Incorrect links output by LLMs could lead to phishing, researchers say

A third of login links for major brands output by OpenAI’s GPT-4.1 were inaccurate in a test by Netcraft researchers, highlighting phishing risks.

Perplexity also provided a phishing link as its first source when asked for the Wells Fargo login page, Netcraft said in a blog post Tuesday.

When large language models (LLMs) output brand URLs that are not controlled by the brands users are seeking information about, it could open the door for threat actors to register inactive and hallucinated domains, the researchers explained.

“As long as users trust AI-provided links, attackers gain a powerful vector to harvest credentials or distribute malware at scale. Without guardrails enforcing URL correctness, AI responses can mislead users,” Gal Moyal, CTO Office, Noma Security told SC Media in an email.

Such an attack could work similarly to search engine optimization (SEO) poisoning, where attackers use SEO techniques to push malicious content to the top of the results from search engines like Google.

“Phishers and cybercriminals are well-versed in traditional SEO techniques. But now they’re turning their attention to AI-optimized content, pages designed to rank not in Google’s algorithm, but in a chatbot’s language model,” the Netcraft researchers wrote.

Netcraft discovered another campaign designed to poison the training data or search functions of AI coding assistants involving dozens of fake GitHub repos created to boost the legitimacy of a fake Solana blockchain API.

Multiple malicious accounts, enriched with seemingly credible biographies, social media links and coding activity, promoted a project called Moonshot-Volume-Bot, which contains the fraudulent API. This project was also lent legitimacy through tutorial blogs and Q&As on forums.

At least five victims, some of whom appear to use AI-assisted code, included the malicious code in their own public projects, apparently without recognizing its malicious nature, Netcraft reported.

This further highlights the risks of AI tools leveraging unverified but seemingly legitimate sources, essentially “falling for” the social-engineering scams.

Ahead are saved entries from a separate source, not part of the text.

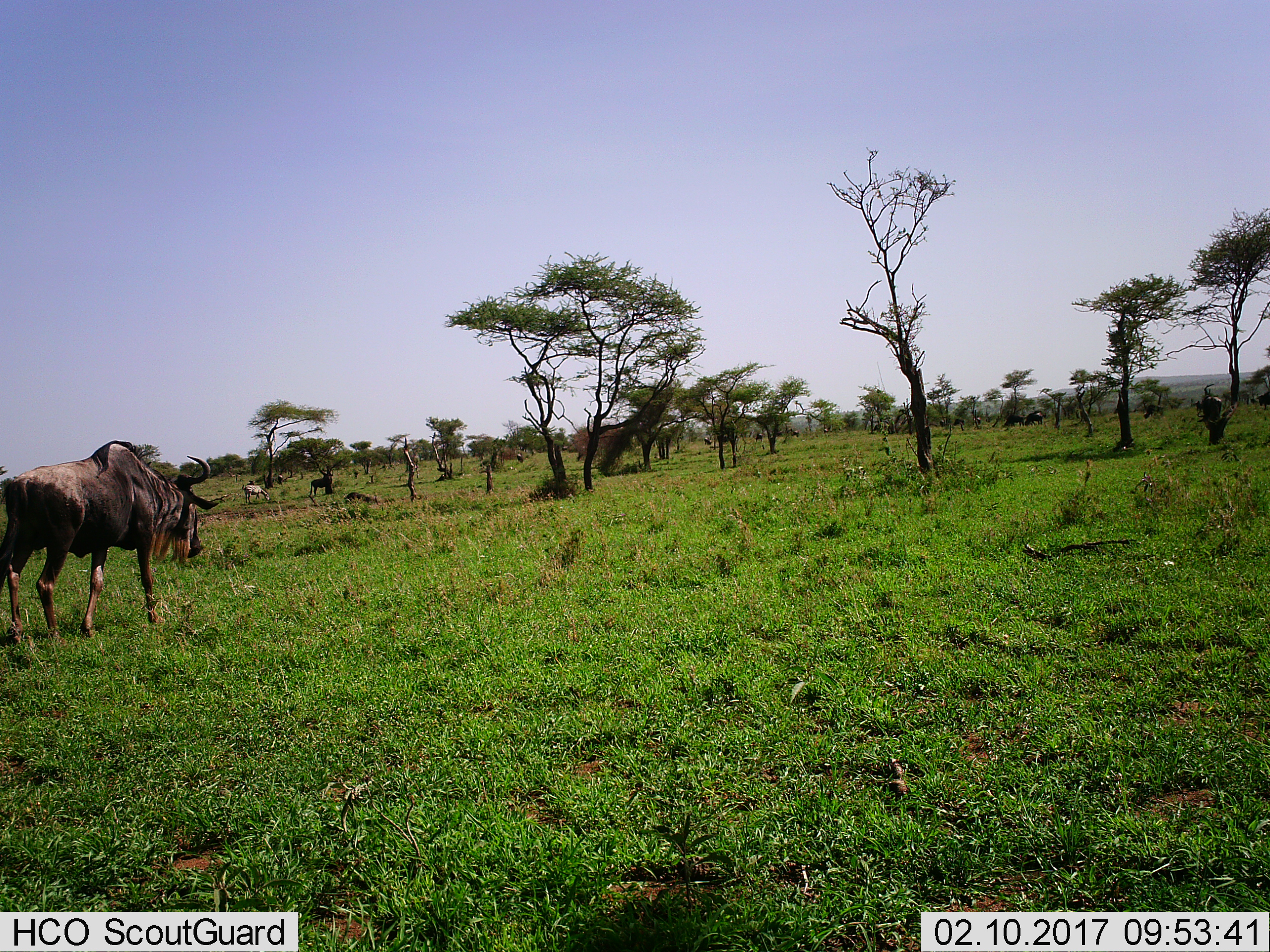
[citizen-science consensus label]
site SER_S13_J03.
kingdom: Animalia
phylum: Chordata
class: Mammalia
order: Artiodactyla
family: Bovidae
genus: Connochaetes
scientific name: Connochaetes taurinus taurinus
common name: blue wildebeest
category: wildebeestblue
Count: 11-50.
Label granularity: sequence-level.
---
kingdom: Animalia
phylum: Chordata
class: Mammalia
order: Perissodactyla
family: Equidae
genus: Equus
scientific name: Equus quagga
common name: plains zebra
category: zebraplains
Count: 1.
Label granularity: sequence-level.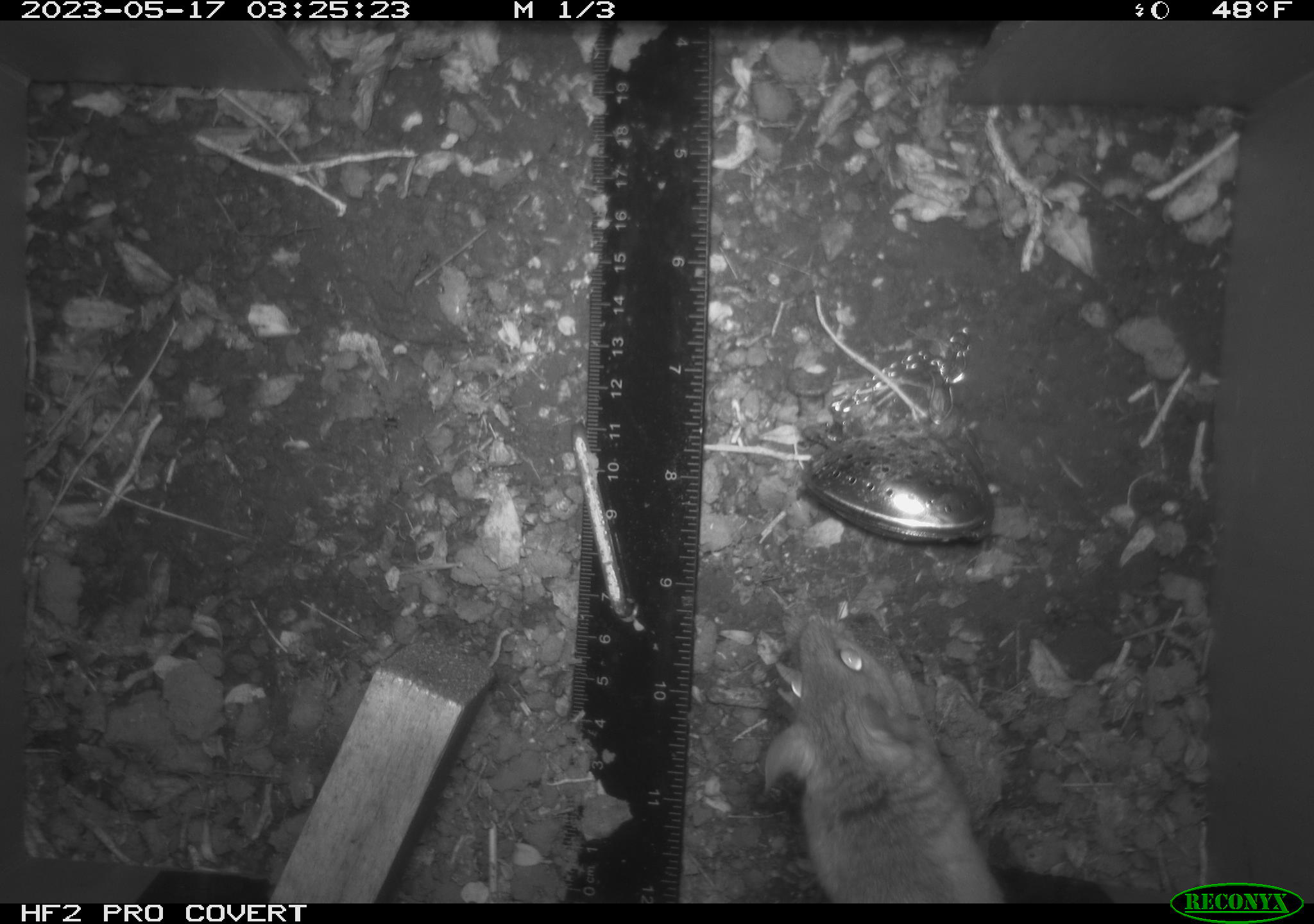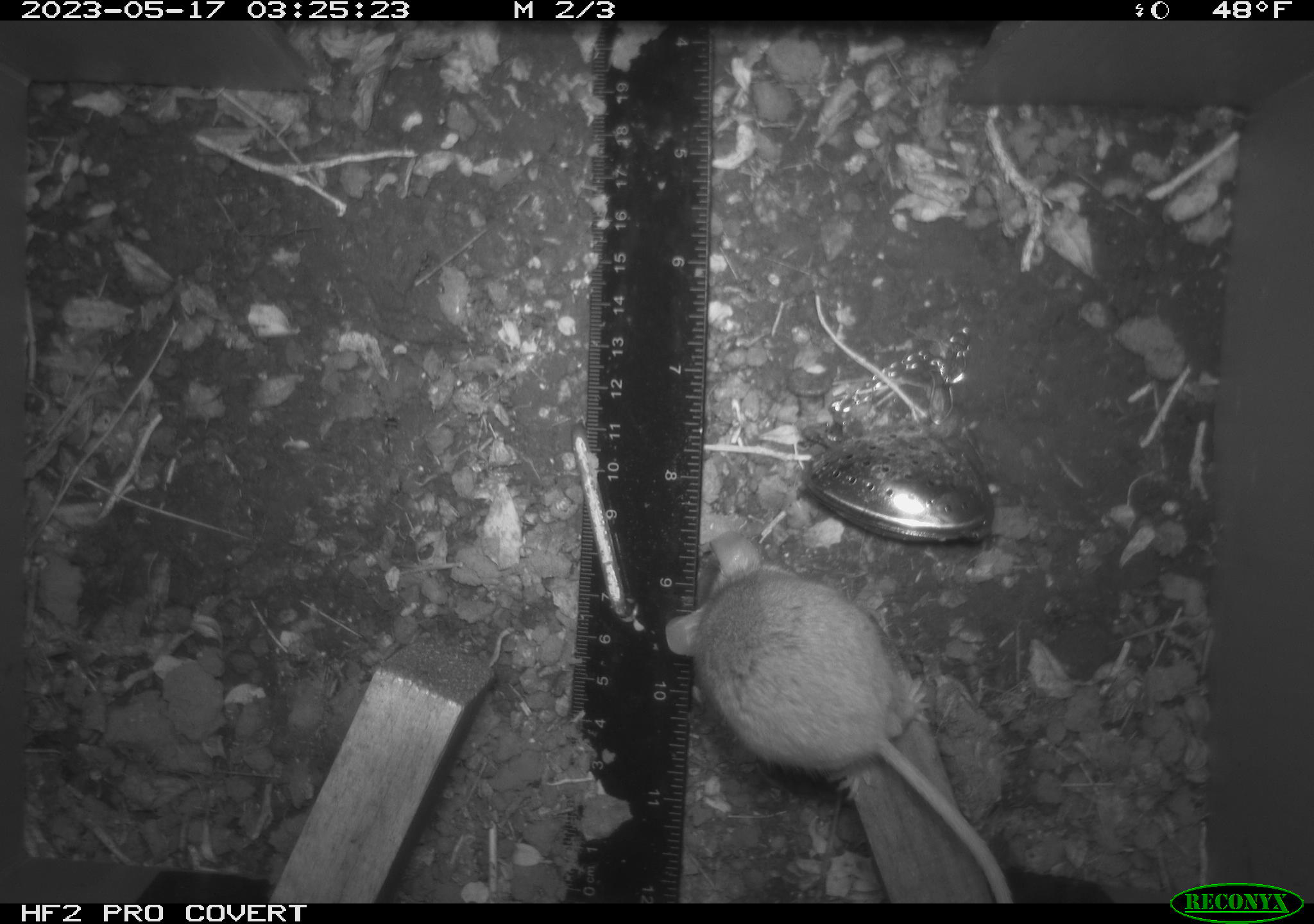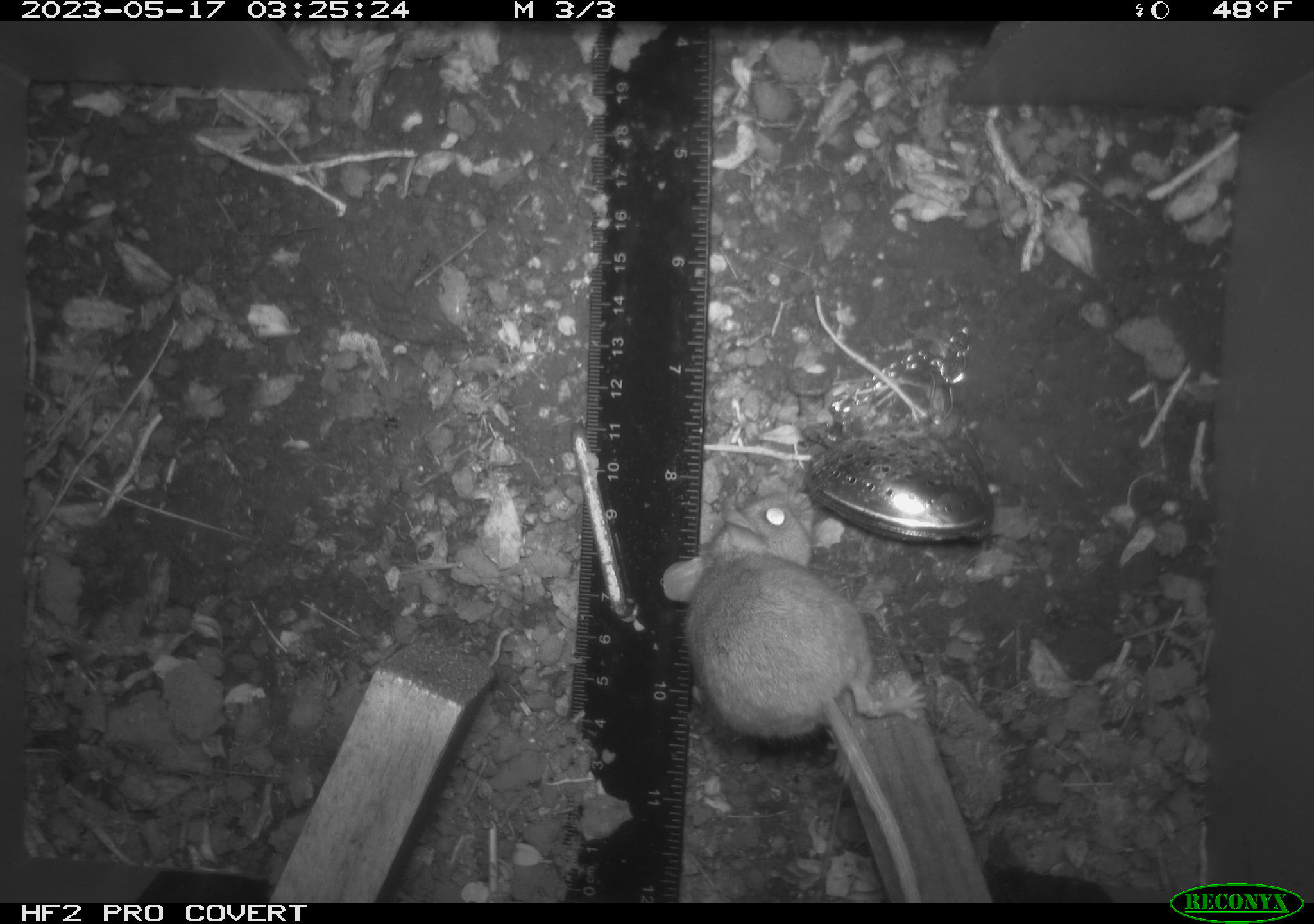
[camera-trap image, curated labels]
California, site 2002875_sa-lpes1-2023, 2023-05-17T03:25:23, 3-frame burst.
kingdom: Animalia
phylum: Chordata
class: Mammalia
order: Rodentia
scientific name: Rodentia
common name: mouse species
Mouse species (Rodentia).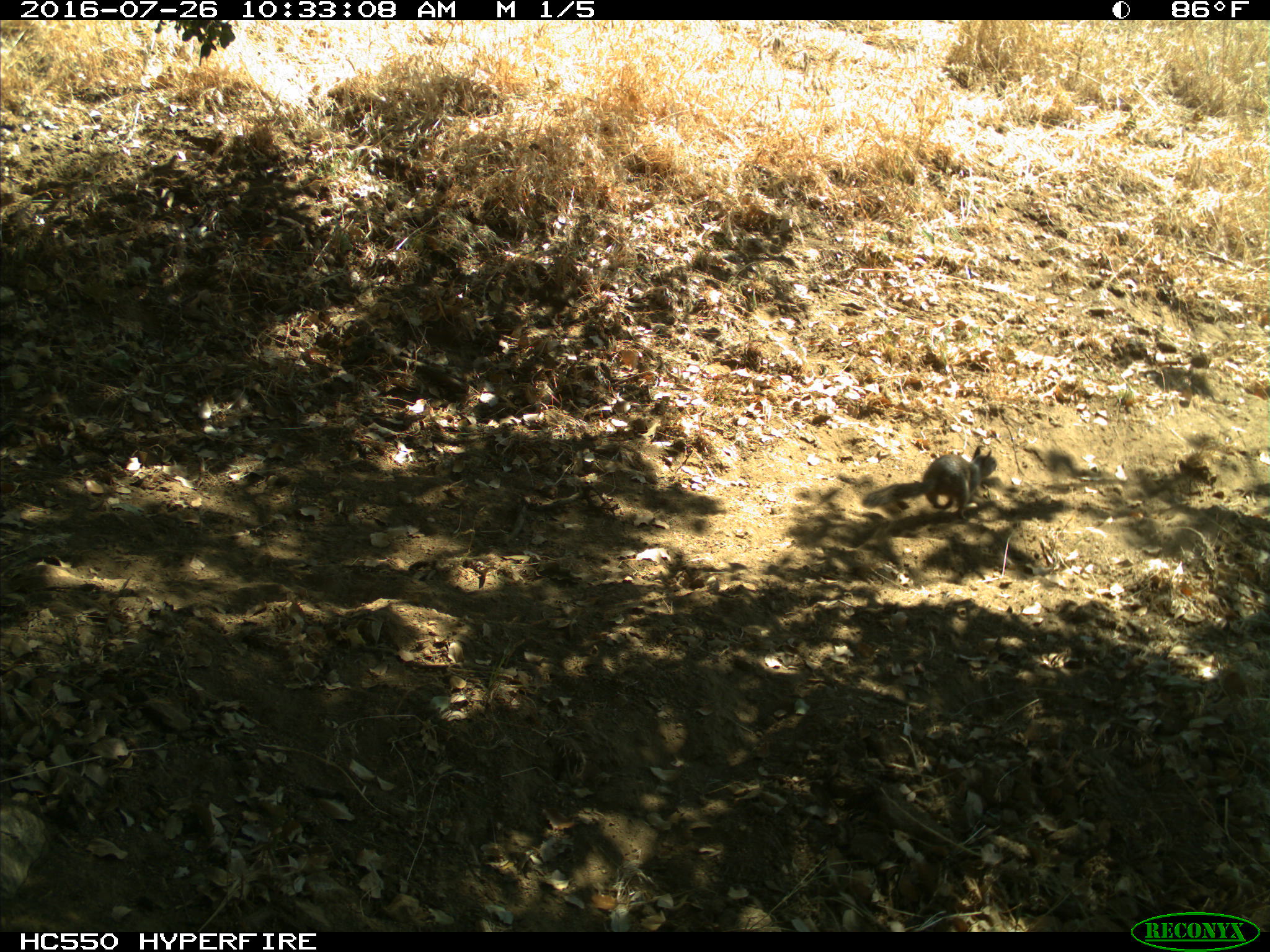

“Data integrity, data sourcing, cleansing, and verification are critical to ensure the safety and accuracy of LLM-generated outputs,” Darktrace Senior Vice President of Security & AI Strategy and Field CISO Nicole Carignan told SC Media in an email. “LLMs can and should have guardrails in place to mitigate the risk. One basic mitigation is to have LLMs ground or source any URL that is cited, essentially removing ‘generated’ hostnames and replacing them with grounded, accurate hostnames.”

Carignan said Netcraft’s research also highlights users’ misplaced trust in AI-generated outputs, noting that these outputs are not fact-based but based on semantic probabilities reliant on potentially inaccurate and untrusted sources.

Researchers have previously highlighted the risk of supply chain attacks via hallucinated packages in AI-generated code, which could be leveraged to inject malicious packages, in a theoretical technique coined “slopsquatting” by Python Software Foundation Developer in Residence Seth Larson.

And while proofs-of-concept have also shown AI models can be tricked into delivering malicious links via indirect prompt injection, training data poisoning and SEO poisoning do not require prompt engineering or jailbreaks to promote the distributions of harmful links.